Het zijn de eerste sluizen stroomafwaarts die ze meemaken en ze zijn daar nog niet goed op ingespeeld. Bovendien liggen de bolders om aan te leggen voor hun zo lastig dat het moeilijk voor ze is om de schuifstangen te bedienen, dus dat doe ik maar.
Ondertussen wordt ook in dit kanaal de waterplantengroei hoe langer hoe dichter.
Onze snelheid neemt af en vlak voor de laatste sluis voor Toul ligt de Australische boot plotseling dwars op het kanaal. Met veel motorgeweld en zwarte uitlaatrook komt de boot weer in het gareel en vaart de sluis in.
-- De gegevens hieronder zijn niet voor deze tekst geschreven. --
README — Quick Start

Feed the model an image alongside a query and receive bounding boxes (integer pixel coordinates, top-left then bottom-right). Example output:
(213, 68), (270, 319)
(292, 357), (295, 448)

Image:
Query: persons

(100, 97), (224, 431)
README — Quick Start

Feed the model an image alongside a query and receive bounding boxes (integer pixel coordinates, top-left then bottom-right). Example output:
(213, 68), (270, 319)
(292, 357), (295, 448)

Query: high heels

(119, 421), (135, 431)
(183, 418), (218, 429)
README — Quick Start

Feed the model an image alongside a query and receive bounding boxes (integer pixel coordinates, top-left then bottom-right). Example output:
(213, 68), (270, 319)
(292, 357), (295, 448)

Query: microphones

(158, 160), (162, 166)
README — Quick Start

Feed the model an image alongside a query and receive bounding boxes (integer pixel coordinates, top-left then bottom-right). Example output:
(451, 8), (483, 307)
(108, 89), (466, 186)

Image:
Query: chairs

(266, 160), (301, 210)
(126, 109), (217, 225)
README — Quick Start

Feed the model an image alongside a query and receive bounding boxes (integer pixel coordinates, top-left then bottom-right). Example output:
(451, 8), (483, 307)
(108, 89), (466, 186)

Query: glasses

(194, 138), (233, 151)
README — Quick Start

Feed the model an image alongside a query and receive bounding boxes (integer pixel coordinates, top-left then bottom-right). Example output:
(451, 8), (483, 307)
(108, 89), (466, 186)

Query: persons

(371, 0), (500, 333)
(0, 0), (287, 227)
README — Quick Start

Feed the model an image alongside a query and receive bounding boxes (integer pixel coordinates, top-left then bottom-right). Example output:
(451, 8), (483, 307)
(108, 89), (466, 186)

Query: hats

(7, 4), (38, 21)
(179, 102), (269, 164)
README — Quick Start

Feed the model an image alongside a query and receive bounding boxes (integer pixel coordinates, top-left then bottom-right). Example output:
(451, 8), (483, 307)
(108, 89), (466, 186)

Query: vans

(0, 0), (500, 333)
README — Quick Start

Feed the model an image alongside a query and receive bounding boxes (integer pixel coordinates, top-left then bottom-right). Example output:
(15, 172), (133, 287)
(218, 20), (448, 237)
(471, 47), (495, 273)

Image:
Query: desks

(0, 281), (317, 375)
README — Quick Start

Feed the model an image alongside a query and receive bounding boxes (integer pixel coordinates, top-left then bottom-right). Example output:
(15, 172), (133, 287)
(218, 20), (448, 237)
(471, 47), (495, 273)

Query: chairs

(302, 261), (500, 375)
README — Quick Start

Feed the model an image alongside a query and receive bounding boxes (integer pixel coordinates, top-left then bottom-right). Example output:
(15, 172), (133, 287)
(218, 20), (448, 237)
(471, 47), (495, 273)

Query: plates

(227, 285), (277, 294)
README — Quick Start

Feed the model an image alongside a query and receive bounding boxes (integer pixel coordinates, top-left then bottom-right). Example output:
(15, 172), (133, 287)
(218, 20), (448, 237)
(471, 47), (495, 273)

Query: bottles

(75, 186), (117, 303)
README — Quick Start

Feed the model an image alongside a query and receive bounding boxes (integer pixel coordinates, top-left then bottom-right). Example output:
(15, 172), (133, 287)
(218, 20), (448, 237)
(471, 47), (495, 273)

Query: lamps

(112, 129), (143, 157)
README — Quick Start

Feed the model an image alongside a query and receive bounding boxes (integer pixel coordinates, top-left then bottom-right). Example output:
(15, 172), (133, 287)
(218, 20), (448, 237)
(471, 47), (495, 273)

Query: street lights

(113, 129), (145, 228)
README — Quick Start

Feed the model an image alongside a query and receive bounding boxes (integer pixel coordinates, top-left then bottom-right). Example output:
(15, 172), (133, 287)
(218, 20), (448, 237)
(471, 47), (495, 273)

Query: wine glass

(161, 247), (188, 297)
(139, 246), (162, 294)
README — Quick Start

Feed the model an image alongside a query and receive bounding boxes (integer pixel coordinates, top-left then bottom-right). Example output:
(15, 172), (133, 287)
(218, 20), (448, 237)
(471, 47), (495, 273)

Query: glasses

Het blijkt dat de schroef praktisch onklaar is door de waterplanten en er moet snel aangelegd worden om het euvel te verhelpen.
Gelukkig is vlak na de sluis een jachthaven waar we beiden met enige moeite aanmeren.
Eerst even bij hen buurten en een biertje drinken.
Vervolgens aangemeld bij de Capitainerie, voorlopig voor een avond, en opgezocht waar de douches zijn want daar zijn we wel aan toe.
Teruggekomen op de boot heb ik de stoute schoenen aangetrokken, en meteen ook maar mijn zwembroek, om onze schroef te gaan inspecteren.
Er kwam wel een pedaalemmerzak vol zooi vanaf en ook nog een lengte vislijn. Gelukkig hebben wij een Molenmesje aan boord dat alweer zijn goede diensten bewees.
Na de gedane klus wilde ik even doorzwemmen naar onze Australische vrienden. Ze liggen een paar boten verder, en de weg erheen is dichtgegroeid met waterplanten. ‘Wil je niet even over de steiger?’ oppert Kaja nog, maar eigenwijs als ik ben kies ik mijn weg door het waterstruweel.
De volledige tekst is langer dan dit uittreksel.